**Scene-based spatial questions**

** BEGIN **

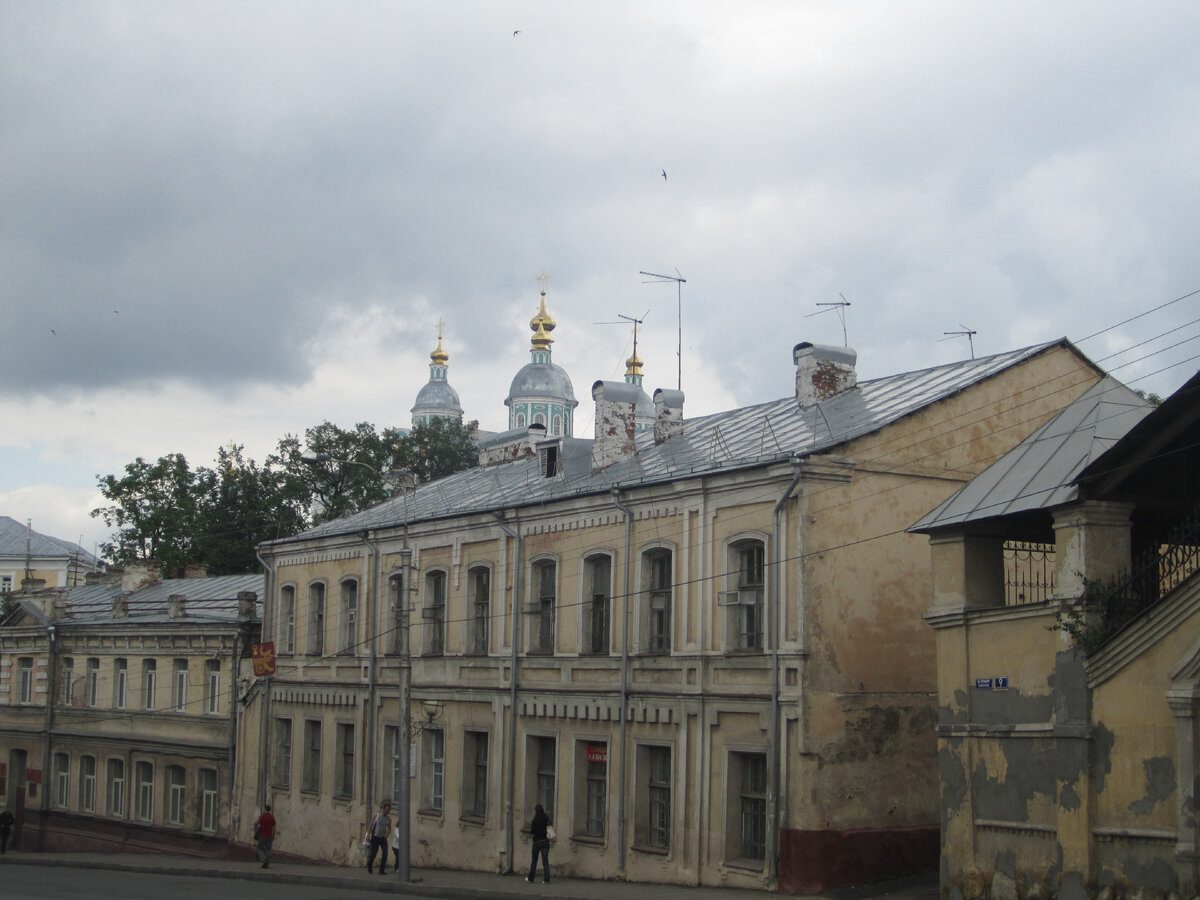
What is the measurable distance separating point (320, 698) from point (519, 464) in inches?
290

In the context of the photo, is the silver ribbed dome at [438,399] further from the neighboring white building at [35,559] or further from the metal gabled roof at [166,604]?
the metal gabled roof at [166,604]

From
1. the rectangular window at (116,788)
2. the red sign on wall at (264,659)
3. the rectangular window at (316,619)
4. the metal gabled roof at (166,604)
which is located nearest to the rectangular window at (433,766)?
the rectangular window at (316,619)

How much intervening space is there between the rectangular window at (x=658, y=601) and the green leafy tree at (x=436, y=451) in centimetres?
3860

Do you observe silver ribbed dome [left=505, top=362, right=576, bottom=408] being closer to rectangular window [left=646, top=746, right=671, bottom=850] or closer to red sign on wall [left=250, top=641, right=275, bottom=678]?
red sign on wall [left=250, top=641, right=275, bottom=678]

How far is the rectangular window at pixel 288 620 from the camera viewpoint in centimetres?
3653

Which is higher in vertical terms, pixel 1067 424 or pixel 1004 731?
pixel 1067 424

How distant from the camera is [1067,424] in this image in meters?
19.8

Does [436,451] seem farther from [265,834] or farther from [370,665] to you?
[265,834]

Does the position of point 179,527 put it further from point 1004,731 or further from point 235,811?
point 1004,731

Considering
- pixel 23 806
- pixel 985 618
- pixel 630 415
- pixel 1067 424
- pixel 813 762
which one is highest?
pixel 630 415

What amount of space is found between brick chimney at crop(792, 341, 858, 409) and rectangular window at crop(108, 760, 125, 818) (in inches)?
979

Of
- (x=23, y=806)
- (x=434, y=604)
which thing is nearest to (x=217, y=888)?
(x=434, y=604)

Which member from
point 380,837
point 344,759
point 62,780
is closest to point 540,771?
point 380,837

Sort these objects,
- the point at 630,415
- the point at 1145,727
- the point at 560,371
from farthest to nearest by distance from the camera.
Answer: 1. the point at 560,371
2. the point at 630,415
3. the point at 1145,727
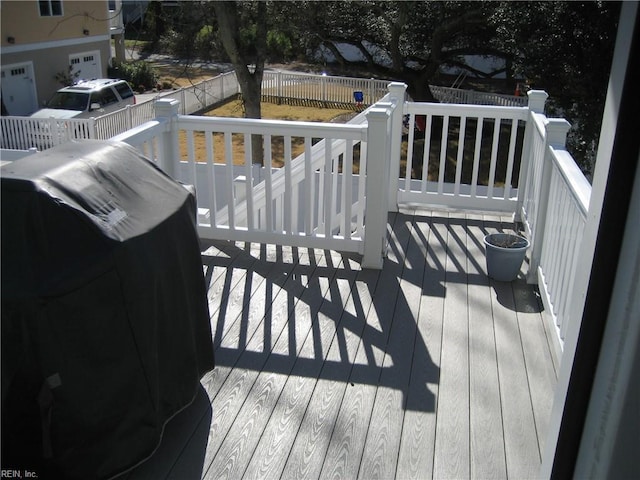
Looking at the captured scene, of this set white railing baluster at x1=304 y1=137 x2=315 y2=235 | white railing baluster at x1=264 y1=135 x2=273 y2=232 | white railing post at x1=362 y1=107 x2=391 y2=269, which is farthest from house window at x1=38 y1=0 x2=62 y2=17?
white railing post at x1=362 y1=107 x2=391 y2=269

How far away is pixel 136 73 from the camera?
Result: 73.7 feet

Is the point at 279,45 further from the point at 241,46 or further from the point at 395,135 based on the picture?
the point at 395,135

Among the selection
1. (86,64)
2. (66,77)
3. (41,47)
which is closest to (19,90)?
(41,47)

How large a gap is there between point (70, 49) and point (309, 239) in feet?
60.8

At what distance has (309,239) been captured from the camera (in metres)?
4.11

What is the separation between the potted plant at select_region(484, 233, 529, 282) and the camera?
374 centimetres

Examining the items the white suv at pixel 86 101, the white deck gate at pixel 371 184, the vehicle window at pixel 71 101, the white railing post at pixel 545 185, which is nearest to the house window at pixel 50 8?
the white suv at pixel 86 101

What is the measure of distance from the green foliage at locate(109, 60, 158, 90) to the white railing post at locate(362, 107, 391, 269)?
66.9 feet

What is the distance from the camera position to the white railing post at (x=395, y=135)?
15.0 feet

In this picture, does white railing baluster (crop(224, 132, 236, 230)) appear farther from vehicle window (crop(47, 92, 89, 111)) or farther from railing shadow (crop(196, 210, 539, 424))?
vehicle window (crop(47, 92, 89, 111))

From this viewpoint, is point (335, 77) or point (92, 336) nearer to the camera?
point (92, 336)

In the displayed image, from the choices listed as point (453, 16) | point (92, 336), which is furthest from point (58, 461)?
point (453, 16)

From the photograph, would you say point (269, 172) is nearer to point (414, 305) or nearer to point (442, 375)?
point (414, 305)

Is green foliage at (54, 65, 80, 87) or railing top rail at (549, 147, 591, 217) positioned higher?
railing top rail at (549, 147, 591, 217)
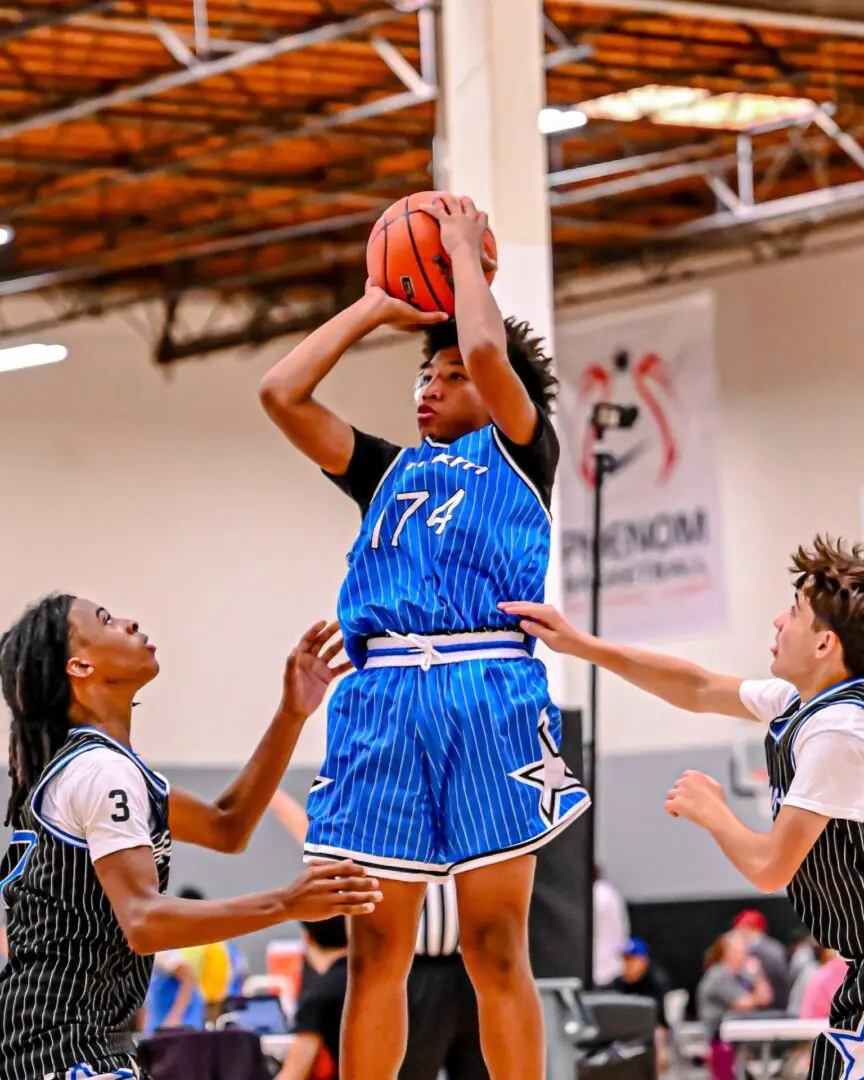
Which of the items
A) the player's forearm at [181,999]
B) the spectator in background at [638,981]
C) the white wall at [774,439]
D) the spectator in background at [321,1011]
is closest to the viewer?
the spectator in background at [321,1011]

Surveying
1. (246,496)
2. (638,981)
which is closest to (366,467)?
(638,981)

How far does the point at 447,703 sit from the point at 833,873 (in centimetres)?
88

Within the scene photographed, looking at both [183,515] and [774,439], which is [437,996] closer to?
[774,439]

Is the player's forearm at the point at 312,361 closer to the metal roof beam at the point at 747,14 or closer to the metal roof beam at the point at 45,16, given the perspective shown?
the metal roof beam at the point at 747,14

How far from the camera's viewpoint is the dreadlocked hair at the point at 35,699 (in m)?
3.57

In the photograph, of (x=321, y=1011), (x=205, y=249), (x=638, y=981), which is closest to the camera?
(x=321, y=1011)

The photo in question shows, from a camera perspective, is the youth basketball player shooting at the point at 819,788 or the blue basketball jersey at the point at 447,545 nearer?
the youth basketball player shooting at the point at 819,788

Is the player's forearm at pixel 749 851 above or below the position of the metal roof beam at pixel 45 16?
below

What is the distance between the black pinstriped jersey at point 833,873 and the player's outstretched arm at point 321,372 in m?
1.20

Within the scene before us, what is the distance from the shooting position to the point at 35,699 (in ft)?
11.8

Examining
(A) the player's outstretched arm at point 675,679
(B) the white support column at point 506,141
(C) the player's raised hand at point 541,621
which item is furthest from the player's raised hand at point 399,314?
(B) the white support column at point 506,141

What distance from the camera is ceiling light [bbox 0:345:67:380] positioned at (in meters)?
17.2

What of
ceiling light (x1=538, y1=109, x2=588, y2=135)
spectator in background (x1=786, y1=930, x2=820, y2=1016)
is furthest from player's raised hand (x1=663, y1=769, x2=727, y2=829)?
ceiling light (x1=538, y1=109, x2=588, y2=135)

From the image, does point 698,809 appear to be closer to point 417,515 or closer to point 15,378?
point 417,515
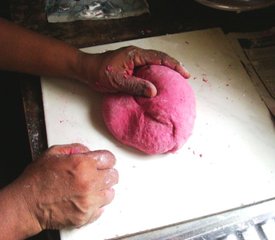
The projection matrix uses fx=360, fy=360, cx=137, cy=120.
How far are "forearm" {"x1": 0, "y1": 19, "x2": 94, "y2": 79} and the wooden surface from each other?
0.15 metres

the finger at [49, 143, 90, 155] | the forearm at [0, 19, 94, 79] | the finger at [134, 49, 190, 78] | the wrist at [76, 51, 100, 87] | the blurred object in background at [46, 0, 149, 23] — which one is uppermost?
the blurred object in background at [46, 0, 149, 23]

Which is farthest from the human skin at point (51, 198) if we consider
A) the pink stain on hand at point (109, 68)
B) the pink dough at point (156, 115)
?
the pink stain on hand at point (109, 68)

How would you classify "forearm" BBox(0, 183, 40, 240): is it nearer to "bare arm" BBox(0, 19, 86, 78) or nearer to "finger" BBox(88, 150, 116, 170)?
"finger" BBox(88, 150, 116, 170)

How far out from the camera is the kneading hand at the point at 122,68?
3.00ft

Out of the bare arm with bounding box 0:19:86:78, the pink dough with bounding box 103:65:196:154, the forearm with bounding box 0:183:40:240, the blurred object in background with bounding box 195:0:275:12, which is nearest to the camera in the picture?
the forearm with bounding box 0:183:40:240

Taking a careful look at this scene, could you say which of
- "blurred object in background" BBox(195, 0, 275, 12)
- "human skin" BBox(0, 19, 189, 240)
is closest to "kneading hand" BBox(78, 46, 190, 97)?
"human skin" BBox(0, 19, 189, 240)

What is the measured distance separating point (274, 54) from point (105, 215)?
0.72 meters

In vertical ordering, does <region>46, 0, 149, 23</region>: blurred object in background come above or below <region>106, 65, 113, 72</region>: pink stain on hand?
above

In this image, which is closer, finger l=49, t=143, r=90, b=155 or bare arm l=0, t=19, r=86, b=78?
finger l=49, t=143, r=90, b=155

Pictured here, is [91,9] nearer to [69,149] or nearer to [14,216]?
[69,149]

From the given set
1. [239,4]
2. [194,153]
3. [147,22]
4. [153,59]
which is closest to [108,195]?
[194,153]

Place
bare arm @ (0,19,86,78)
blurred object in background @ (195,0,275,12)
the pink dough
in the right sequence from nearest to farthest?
the pink dough < bare arm @ (0,19,86,78) < blurred object in background @ (195,0,275,12)

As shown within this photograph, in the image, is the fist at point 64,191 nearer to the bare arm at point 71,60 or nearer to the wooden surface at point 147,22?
the bare arm at point 71,60

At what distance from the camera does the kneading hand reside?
3.00 ft
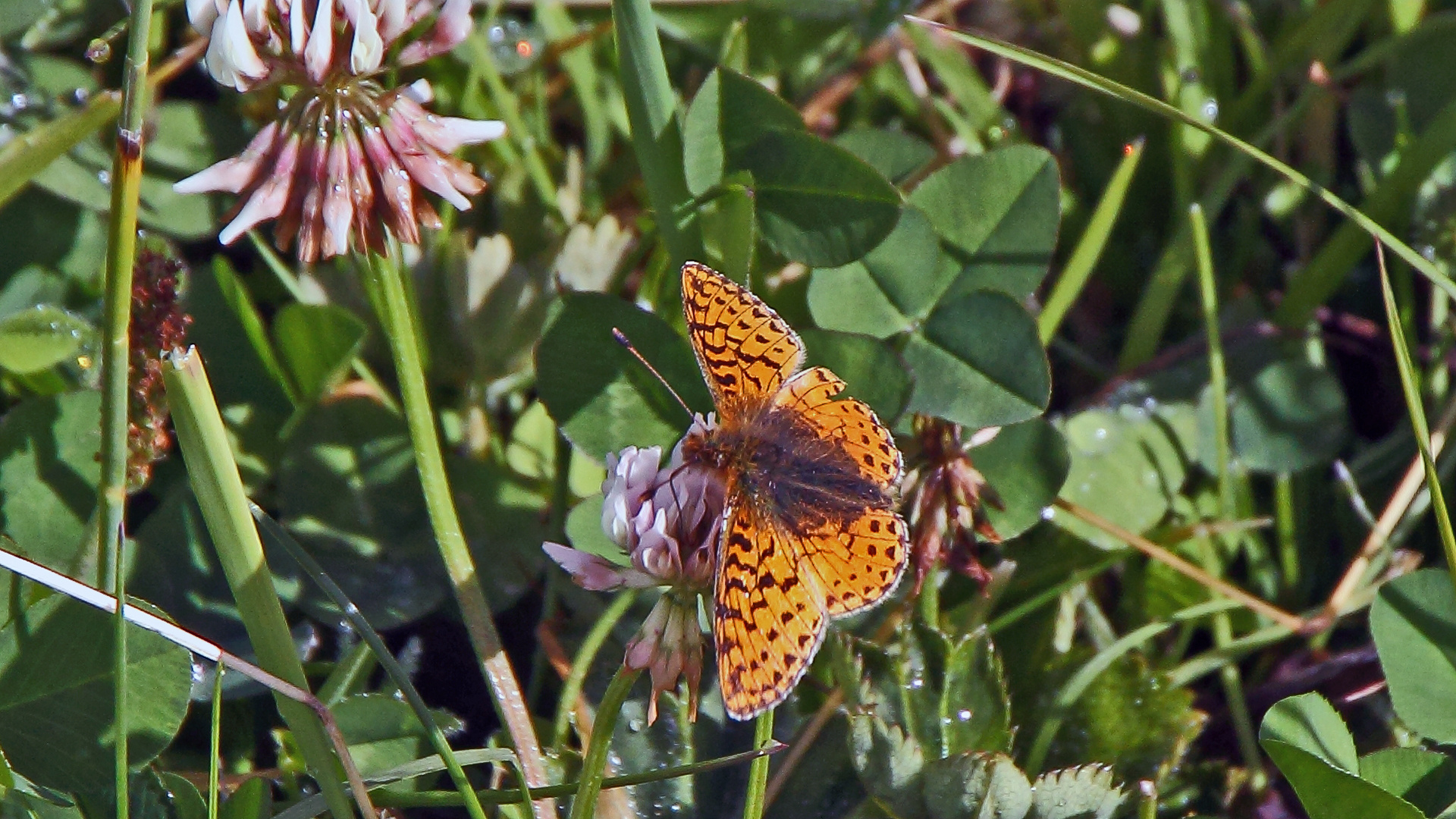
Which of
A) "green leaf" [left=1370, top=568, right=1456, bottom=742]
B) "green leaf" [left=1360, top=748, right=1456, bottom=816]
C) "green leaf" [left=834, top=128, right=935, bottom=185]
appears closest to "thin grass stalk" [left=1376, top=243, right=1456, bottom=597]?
"green leaf" [left=1370, top=568, right=1456, bottom=742]

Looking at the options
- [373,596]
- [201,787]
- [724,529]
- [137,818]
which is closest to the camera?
[724,529]

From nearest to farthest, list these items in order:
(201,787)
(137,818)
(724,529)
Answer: (724,529)
(137,818)
(201,787)

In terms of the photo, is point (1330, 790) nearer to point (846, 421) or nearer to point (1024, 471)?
point (1024, 471)

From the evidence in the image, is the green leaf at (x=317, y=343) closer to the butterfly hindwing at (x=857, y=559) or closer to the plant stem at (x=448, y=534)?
the plant stem at (x=448, y=534)

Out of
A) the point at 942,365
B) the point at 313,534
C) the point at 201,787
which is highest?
the point at 942,365

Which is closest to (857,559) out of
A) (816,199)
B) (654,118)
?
(816,199)

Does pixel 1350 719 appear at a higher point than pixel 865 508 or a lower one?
lower

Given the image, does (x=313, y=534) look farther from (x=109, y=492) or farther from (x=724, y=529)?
(x=724, y=529)

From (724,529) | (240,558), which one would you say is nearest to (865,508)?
(724,529)
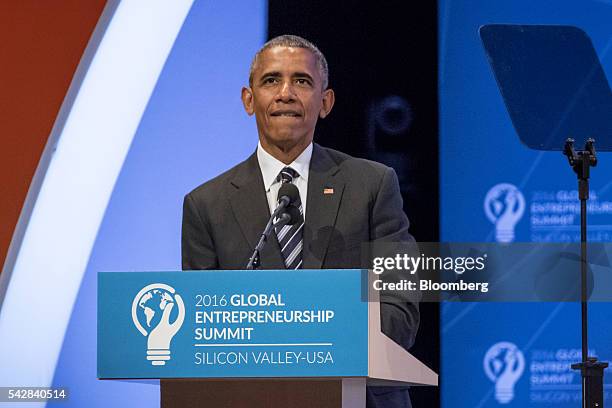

** END **

Report each line above that contains the word "house". Letter case counts.

**Task solution**
Looking at the captured scene, of this set white railing baluster at x1=304 y1=137 x2=315 y2=235 | white railing baluster at x1=264 y1=135 x2=273 y2=232 | white railing post at x1=362 y1=107 x2=391 y2=269, which is farthest from house window at x1=38 y1=0 x2=62 y2=17?
Examining the items the white suv at pixel 86 101, the white deck gate at pixel 371 184, the vehicle window at pixel 71 101, the white railing post at pixel 545 185, which is nearest to the house window at pixel 50 8?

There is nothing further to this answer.